Alles ist in Nullkommanix da, ohne dass ich dafür auch nur einen Cent bezahlen muss. Ich hätte mir das im Traum nicht vorstellen können. Warum die eigene Fantasie einspannen, frage ich mich, wenn man eine so unentwegt arbeitende, konstruktive und inspirierende Assistentin hat, die einem in allem unterstützt und ein Stück weiterbringt? Ich hätte mir nur noch gewünscht, dass KI mir mal nett zurückschreibt: “Bis auf bald. Herzlichst, deine KI.”
Aber bei all der Sympathie, die ich langsam für KI entwickle, frage ich mich: Was bleibt dem Menschen an Einzigartigkeit angesichts der unglaublichen Fähigkeiten von KI? Wahrhaftigkeit? Oder wie Gerhard Vowe schreibt: “Kreativität, Empathie, Emotion, Selbst-Bewusstsein, Verantwortung?” (2)
Was macht das mit den Kulturschaffenden selbst und mit der bis dahin fest gefügten Ordnung der Kunst, wenn sich KI aus der Kreativität ganzer Generationen bedient – von den Lebenden wie von den Toten? Was macht das mit dem schöpferischen Akt des kulturellen Schaffens? Was macht das mit der Originalität, der Aura eines Kunstwerks? Was macht das mit Journalisten, Autoren, Dichtern, Künstlern, Songwritern, Kuratoren oder Kunstkritikern, wenn sie sich ihre Texte und ihre Bilder von einem anonymen Algorithmus erstellen lassen? Sind sie dann noch glaubwürdig? Vertraut man ihnen dann noch? Kommt da nicht doch mal einer um die Ecke und sagt: „Alles nur geklaut?“
Und überhaupt, was braucht man noch, um das Kunstschaffen zu erlernen? Eine akademische Ausbildung, oder nur noch technische Kompetenz? Kann jetzt wirklich jeder ein Künstler sein, ein Schriftsteller oder ein Songwriter – auch ohne Talent, nur weil er weiß, die KI zu bedienen?
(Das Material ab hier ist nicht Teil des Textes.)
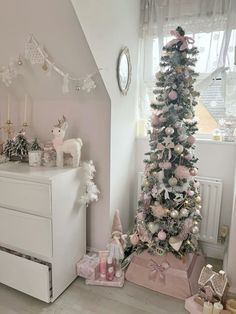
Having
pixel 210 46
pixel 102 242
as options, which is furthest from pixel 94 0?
A: pixel 102 242

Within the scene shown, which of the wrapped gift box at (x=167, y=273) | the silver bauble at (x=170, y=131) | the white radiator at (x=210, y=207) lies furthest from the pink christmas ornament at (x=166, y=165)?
the wrapped gift box at (x=167, y=273)

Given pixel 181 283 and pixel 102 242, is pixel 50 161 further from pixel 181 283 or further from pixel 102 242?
pixel 181 283

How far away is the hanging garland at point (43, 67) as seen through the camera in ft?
5.87

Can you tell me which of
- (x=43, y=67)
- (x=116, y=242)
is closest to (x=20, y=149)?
(x=43, y=67)

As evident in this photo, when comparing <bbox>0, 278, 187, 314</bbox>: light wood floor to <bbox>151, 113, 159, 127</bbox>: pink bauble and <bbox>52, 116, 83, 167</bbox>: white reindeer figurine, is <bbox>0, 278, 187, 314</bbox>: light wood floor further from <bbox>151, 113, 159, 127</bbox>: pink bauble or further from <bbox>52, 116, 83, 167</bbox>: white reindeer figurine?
<bbox>151, 113, 159, 127</bbox>: pink bauble

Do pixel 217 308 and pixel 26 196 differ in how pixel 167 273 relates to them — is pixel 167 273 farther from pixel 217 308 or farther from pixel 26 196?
pixel 26 196

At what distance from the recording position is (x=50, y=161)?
2008 millimetres

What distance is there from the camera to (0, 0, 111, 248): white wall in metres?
1.61

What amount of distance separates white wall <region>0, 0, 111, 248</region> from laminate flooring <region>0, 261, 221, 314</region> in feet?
1.50

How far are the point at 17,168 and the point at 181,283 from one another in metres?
1.46

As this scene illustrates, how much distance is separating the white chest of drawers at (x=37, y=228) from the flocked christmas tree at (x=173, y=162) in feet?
1.96

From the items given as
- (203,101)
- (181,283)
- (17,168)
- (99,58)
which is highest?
(99,58)

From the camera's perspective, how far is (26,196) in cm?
171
Wird es bald Kunstwerke geben, die keine Provenienz mehr aufweisen, die sich auf keinen einzelnen Künstler mehr beziehen und deren Signatur nur noch auf einen Anonymous verweist? Längst kann KI die Stilistiken weltbekannter Künstler kopieren, sogar pastose Malweisen imitieren. Bald wird ein Kunstprodukt von KI auch nach Farbe riechen. „Computerisierte Materialität“ nennt der Literaturwissenschaftler Hans Ulrich Gumbrecht das. Die virtuellen Möglichkeiten sind unendlich. Ist zukünftig „Jeder Mensch ein Künstler“, wie Joseph Beuys das vorhergesagt hat?
Die Medienrevolution und die Veränderung unserer Wahrnehmung sind in vollem Gang. Was wäre der nächste Schritt? KI, ausgestattet mit eigener Persönlichkeit, charismatisch und emphatisch und zudem auf jeden, der ihre Dienste in Anspruch nimmt, individuell reagierend. Und statt meinen Psychologen in Anspruch zu nehmen, wird es bald ein Algorithmus sein, der mich empfängt und mir mit einschmeichelnd sympathischer Stimme seine Verschwiegenheit garantiert.
Doch bei allem, so glaube ich, werden Kunstschaffende sich nicht mit Nebenrollen begnügen müssen. KI fehlt der Eigensinn und das Vermögen, wirklich Neues in der Kunst von sich aus zu entwickeln. Aber KI scheint mir ein Anreger, ein Inspirator, ein Ermutiger zu sein und als Werkzeug ein talentierter Unterstützer. KI ist allerdings auch ein Algorithmus aus der virtuellen Welt, der die Künste fordern und dem Markt einen gewaltigen Schub geben wird.